自分の思春期はどうだったのだろう。身体的な変化に驚いたことはあったけれど。

 

------講義録始め-----

 

「生徒指導と教育相談]第3回では、思春期の人間関係についてお話しします。まず初めに、思春期の位置づけについて取り上げます。思春期の最も大きな特徴は、子供と大人の境界線上にある過渡期と言えます。似た概念に青年期という用語もあります。思春期と青年期は時期的には重なっていますが、微妙に使い分けられます。

まず、思春期は体の変化や生物学的な変化に注目した区切り方です。第2次成長の訪れなど、子供の体から大人の体への変化を指し、年齢的には小学校高学年から中学、高校生くらいまでを含みます。

一方、青年期は心理的、社会的な変化に焦点を当てた区切り方です。体だけでなく心理的にも変化が起こり、最終的には大人として成長していく過程を指します。青年期は中学生くらいから始まり、30歳くらいまでを含みます。思春期と青年期は重なり合いながら、子供から大人への移行の時期と言えます。

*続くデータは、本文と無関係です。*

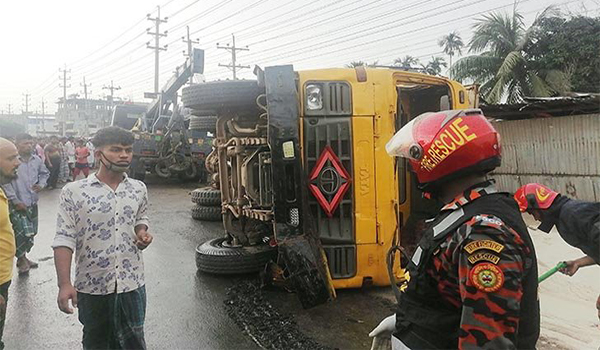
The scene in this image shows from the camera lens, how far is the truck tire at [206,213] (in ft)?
25.4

この思春期の特徴について見ていきましょう。まず、体の変化に注目します。思春期の始まりは第2次成長とされ、思春期と体の関係は密接です。第2次成長の受け取り方は子供によって異なり、個人差が大きいとされています。大人になることを当然と受け止める子供もいますが、一方で以前馴染んでいた子供の体から未知の大人の世界に足を踏み入れる不安を感じる子供もいます。これらの身体的変化はほとんどの子供たちが経験しますが、一部の子供たちは変化に違和感や困惑を感じることがあります。これにはいくつかの理由が挙げられます。まず、変化が突然訪れることがあり、また大人への変化が自分の意思や力でコントロールできないこともあります。

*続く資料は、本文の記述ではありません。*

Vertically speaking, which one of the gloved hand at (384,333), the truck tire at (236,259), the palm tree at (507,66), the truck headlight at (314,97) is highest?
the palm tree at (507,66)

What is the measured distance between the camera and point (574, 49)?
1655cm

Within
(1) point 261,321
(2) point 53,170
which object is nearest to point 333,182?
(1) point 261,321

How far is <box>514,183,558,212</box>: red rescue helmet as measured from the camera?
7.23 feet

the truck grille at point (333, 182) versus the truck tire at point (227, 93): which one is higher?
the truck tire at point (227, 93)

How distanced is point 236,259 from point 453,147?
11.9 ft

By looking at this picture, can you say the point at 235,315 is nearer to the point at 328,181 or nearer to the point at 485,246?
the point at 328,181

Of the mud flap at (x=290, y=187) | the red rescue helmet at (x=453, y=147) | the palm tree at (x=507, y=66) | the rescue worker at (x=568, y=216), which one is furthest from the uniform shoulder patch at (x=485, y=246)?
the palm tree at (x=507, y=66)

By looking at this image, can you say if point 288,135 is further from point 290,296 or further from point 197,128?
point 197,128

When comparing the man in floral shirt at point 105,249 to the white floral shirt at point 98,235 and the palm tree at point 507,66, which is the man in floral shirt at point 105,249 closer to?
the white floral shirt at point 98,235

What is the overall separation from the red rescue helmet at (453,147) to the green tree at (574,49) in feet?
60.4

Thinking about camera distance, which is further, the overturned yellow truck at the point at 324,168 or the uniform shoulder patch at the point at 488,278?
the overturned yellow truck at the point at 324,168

さらに、体の変化による周りの子供たちとの差も悩みの要因となります。例えば、自分だけが大人になってしまった、あるいは自分だけがまだ子供のままであるといった状況に対する個人差に悩む子供たちも多いです。また、生理痛がひどい女子や声変わりが恥ずかしい男子など、変化そのものから生じる悩みも存在します。思春期の子供たちにとって、体の変化は大きな不安や悩みの要因となり得るものです。

 

もう1つの思春期の特徴は意識面の変化です。思春期や青年期は自己意識の目覚めや第2の自己の誕生とも言われます。この時期になると、自分に対する意識が高まり、客観的に自分を見つめたり、自分を振り返ったりする能力が向上します。同時に、「自分は一体何者なのか」といった実存的な問いに向き合うことも始まります。思春期では自己意識とともに他者への意識も高まります。親や先生、友達などが自分をどう見ているか、周囲の評価や感情を推測する力が増します。この結果、自己評価に影響を及ぼすようになり、他人の目を気にすることが増えます。他人と比較する中で、自己評価が下がり自己嫌悪に陥る子供たちも現れます。また、他人の目は実際のものとは異なることもあります。自己評価が低い時には他人の目が厳しく感じられることもあります。

以上から、思春期は体内外の変化による悩みが存在し、心身が揺れ動く時期と言えるでしょう。